Copy the listing below word for word, line by line, with nothing left out or changed.

Start Material provided

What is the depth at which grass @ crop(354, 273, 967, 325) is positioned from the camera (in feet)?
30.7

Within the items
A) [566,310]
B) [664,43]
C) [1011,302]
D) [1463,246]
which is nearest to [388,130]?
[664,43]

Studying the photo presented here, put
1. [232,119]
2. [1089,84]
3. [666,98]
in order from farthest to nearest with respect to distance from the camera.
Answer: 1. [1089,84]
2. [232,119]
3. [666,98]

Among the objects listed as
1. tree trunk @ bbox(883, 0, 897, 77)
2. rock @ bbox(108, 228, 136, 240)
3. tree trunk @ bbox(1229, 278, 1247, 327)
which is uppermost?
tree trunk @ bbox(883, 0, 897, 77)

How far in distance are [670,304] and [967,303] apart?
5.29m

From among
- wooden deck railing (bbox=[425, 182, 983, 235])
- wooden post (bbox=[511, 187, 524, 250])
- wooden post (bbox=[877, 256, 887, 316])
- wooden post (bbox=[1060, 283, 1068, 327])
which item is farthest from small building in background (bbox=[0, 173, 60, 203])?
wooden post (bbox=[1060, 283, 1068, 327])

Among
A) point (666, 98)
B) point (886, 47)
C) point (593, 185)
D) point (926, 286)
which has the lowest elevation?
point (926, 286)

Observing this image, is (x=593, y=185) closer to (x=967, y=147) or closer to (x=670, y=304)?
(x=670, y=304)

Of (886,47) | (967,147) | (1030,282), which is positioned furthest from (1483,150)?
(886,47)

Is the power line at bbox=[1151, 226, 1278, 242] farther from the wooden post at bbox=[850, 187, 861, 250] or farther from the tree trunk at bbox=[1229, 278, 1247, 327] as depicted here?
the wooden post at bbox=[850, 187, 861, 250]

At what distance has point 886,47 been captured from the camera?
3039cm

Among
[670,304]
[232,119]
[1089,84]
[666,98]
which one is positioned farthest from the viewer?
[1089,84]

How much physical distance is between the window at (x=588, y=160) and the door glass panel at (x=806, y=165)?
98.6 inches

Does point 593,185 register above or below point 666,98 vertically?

End Material provided

* **Output**:
What is the depth at which grass @ crop(354, 273, 967, 325) is positioned from the camera (in feet)?
30.7

Within the items
A) [566,310]
B) [664,43]
C) [1011,302]
D) [1463,246]
which is nearest to [388,130]?
[664,43]

Studying the photo presented here, put
1. [232,119]
2. [1089,84]
3. [666,98]
in order from farthest to nearest with respect to distance from the camera.
Answer: 1. [1089,84]
2. [232,119]
3. [666,98]

Among the objects listed as
1. tree trunk @ bbox(883, 0, 897, 77)
2. rock @ bbox(108, 228, 136, 240)
3. tree trunk @ bbox(1229, 278, 1247, 327)
which is uppermost?
tree trunk @ bbox(883, 0, 897, 77)

How far in distance are [670,304] and [967,303] apart?
5.29m

From among
- wooden deck railing (bbox=[425, 182, 983, 235])
- wooden post (bbox=[511, 187, 524, 250])
- wooden post (bbox=[877, 256, 887, 316])
- wooden post (bbox=[1060, 283, 1068, 327])
which item is farthest from small building in background (bbox=[0, 173, 60, 203])?
wooden post (bbox=[1060, 283, 1068, 327])

Among
A) point (666, 98)
B) point (886, 47)
C) point (593, 185)
D) point (926, 286)
which has the lowest elevation?
point (926, 286)

Observing this image, is (x=593, y=185) closer to (x=967, y=147) or closer to (x=670, y=304)?
(x=670, y=304)

Of (886,47) | (967,147) | (1030,282), which is positioned furthest from (1483,150)?
(886,47)

Is the power line at bbox=[1151, 226, 1278, 242] farther from the wooden post at bbox=[850, 187, 861, 250] or farther from the tree trunk at bbox=[1229, 278, 1247, 327] as depicted here?
the wooden post at bbox=[850, 187, 861, 250]

At what distance has point 886,47 been captured from the camera?
3039cm

Among
[670,304]
[232,119]
[1089,84]
[666,98]
which one is positioned farthest from the viewer?
[1089,84]

How much physical distance is between the window at (x=588, y=160) and the door glass panel at (x=806, y=165)?
98.6 inches

Does point 593,185 register above or below point 666,98 vertically?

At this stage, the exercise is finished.